Lufthansa posts strong performance in a hard market

Victoria
By Victoria August 2, 2016 16:51

Lufthansa posts strong performance in a hard market

Like British Airways and other European airlines, strong financials are being eroded by terrorist action and economic instability. Routes to Europe from South America and Asia showed a particularly weak performance for the first half of 2016. While the European and North American routes remained stable, Europe even saw an increase in its yields excluding currency effects in the second quarter of 2016, something that will be hard to repeat in the third quarter. Lufthansa has today produced H1 2016 results that are very impressive given the climate. Total group revenue for H1 2016 was down 2.1% year on year at €15.0 billion despite higher passenger volumes. Traffic revenue was down 4.5% due to strong pricing pressures in both the airline and the cargo businesses.

In spite of the lower revenues, however, adjusted EBIT increased by €61 million to €529 million, on the back of total costs declining faster than fuel costs. Unit costs excluding fuel costs and currency effects decreased by 1.3% for the period year on year. The fuel cost benefits amounted to €597 million; and the pricing pressure, which is also partly the product of the lower fuel prices, resulted in a 5.2% reduction in unit revenues excluding currency effects. “The Lufthansa Group achieved a solid result for the first half-year,” says Carsten Spohr, Chairman of the Executive Board & CEO of Deutsche Lufthansa. “We are making good progress in implementing our Three-Pillar-Strategy. We see progress in all the areas where we can influence the changes ourselves. And this is particularly true for our cost structures and the growth of Eurowings, the development of which is progressing well.”

The net result for the first half of 2016, standing as it is at €429 million is slightly off the H1 2015 total excluding the €503 million from the early conversion of the JetBlue convertible bond. Tellingly first-half cash flow from operating activities declined 13% to €2.2 billion indicating that forward bookings are rapidly declining, but Lufthansa management was able to offset this in H1 2016 with savings increasing free cash flow in the process to €1.1 billion from €1bn year on year. This is owed largely to an increase in pension fund provisions in response to the decline of the IFRS discount rate to 1.6% from 2.8%. At a comparable discount rate in the first quarter of 2015 (1.7%), the equity ratio of 7.5% was substantially lower than its present level. Lufthansa Passenger Airlines was the only business unit to substantially improve its operating result in both the first and the second quarter. First-half earnings for Lufthansa Passenger Airlines increased by €281 million to €387 million, and the EBIT margin rose accordingly to 5.2%, an improvement of 3.8 percentage points. This is due to strict capacity discipline, among other reasons.

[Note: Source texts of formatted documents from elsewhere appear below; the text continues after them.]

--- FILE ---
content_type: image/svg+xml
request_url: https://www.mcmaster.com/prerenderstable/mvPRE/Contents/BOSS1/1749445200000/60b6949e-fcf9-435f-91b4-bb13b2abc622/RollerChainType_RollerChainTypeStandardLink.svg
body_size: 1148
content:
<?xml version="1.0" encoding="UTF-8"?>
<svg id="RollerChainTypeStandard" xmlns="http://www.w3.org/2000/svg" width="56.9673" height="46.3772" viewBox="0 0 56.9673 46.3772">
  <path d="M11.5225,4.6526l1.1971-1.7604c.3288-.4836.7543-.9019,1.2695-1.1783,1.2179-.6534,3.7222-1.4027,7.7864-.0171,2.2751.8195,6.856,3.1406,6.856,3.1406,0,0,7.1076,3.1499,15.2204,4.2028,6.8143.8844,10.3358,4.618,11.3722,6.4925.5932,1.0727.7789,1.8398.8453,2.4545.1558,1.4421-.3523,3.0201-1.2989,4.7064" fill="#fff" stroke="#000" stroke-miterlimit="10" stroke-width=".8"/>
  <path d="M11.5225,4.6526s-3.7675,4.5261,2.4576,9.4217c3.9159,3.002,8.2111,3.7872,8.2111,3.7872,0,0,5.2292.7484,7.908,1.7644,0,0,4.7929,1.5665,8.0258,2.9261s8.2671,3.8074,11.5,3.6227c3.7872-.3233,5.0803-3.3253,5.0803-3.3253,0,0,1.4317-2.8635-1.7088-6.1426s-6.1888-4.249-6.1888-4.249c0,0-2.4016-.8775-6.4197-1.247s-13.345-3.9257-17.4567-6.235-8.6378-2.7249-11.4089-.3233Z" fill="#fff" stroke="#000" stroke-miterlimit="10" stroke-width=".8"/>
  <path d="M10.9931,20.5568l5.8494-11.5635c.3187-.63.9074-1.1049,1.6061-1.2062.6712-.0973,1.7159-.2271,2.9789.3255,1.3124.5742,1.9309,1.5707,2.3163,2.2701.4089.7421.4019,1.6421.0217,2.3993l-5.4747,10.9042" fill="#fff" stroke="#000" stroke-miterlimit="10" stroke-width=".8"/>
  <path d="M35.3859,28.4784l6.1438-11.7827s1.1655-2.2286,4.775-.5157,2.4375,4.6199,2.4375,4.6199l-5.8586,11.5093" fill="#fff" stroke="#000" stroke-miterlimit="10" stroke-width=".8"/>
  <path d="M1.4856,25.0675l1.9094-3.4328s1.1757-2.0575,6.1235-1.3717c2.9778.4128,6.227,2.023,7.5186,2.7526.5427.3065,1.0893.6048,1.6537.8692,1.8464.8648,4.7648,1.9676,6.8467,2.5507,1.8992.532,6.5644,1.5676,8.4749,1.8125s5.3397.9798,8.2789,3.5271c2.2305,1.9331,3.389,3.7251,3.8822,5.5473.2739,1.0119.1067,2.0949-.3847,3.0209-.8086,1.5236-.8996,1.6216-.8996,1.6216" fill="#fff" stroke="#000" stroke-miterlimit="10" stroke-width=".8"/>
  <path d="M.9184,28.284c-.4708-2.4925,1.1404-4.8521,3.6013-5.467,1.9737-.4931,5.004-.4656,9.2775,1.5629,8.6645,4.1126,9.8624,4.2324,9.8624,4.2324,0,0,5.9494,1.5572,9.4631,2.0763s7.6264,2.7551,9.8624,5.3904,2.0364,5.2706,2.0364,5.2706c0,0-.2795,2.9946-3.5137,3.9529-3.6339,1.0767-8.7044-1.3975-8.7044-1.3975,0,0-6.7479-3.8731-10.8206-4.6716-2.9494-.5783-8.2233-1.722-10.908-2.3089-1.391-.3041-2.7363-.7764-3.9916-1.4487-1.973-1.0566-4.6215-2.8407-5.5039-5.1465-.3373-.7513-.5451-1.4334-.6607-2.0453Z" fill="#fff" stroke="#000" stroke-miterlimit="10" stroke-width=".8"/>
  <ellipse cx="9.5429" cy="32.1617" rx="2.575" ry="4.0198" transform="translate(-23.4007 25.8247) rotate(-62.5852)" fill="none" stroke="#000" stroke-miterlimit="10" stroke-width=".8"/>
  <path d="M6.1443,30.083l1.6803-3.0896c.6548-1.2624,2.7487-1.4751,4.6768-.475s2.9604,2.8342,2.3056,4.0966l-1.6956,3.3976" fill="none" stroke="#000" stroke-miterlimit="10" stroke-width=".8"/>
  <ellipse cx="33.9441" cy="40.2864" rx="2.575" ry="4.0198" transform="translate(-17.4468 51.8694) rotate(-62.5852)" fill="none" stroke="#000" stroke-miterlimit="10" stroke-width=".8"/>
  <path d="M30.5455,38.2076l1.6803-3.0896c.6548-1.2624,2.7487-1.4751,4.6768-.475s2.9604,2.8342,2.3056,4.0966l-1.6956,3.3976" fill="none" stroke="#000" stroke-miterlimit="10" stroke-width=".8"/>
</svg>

The best margin among the Group’s network airlines remains SWISS at 6.3% although earnings declined by €47 million in the first half-year as a result of the economic effects of the strong Swiss franc. Austrian Airlines improved its result in the first half-year by €16 million, while the cumulative earnings result from the holdings in SunExpress and Brussels Airlines showed a decline of €40 million. Both subsidiaries are currently operating in very difficult markets. The first half-year result for Eurowings was €67 million below its prior-year level, a result attributable mainly to its ramp-up and project costs and to the challenging competitive environment. The biggest decline in first-half earnings – by €95 million – was posted by Lufthansa Cargo. Due to massive market overcapacities, yields in the airfreight sector have now declined to levels last seen during the financial crisis in 2009.

In response, Lufthansa Cargo has embarked on a structural cost reduction program which is intended to save €80 million, twice as much as originally planned. The service companies Lufthansa Technik and LSG Sky Chefs reported first-half results that were €64 million and €2 million below their prior-year levels, respectively. Unit revenues excluding currency effects are expected to fall 8 to 9 per cent in the second half-year. Planned full-year capacity growth is being reduced from 6.0 per cent to 5.4 per cent. On current estimates, second-half fuel costs will be around €350 million below their prior-year levels.

For the year as a whole Lufthansa confirms its previous fuel cost forecast of €4.8 billion. Going forward Lufthansa, like IAG is in a good position to weather the coming storm of slowing passenger traffic, but Lufthansa will also have the added bonus of improving its equity ratio via the UFO flight attendants agreement where the retirement system will be switched from a defined benefit to a defined contribution model. Lufthansa expects EBIT to be above the previous year and several hundred million euros above the Adjusted EBIT for the financial year 2016. What the Lufthansa results do tell us is that a price war in the European air passenger market is gathering momentum and the reducing passenger numbers will compound the effects of this. As such one must wonder about the health of Air France-KLM, Air Berlin and a number of other major airlines going forward. Will European airlines be able to increase fares and stabilise the situation? Not likely if Ryanair, easyJet and Wizz keep growing. Lufthansa is yet to confirm if it will defer any aircraft deliveries in H2 2016, but it is a sure bet that it will.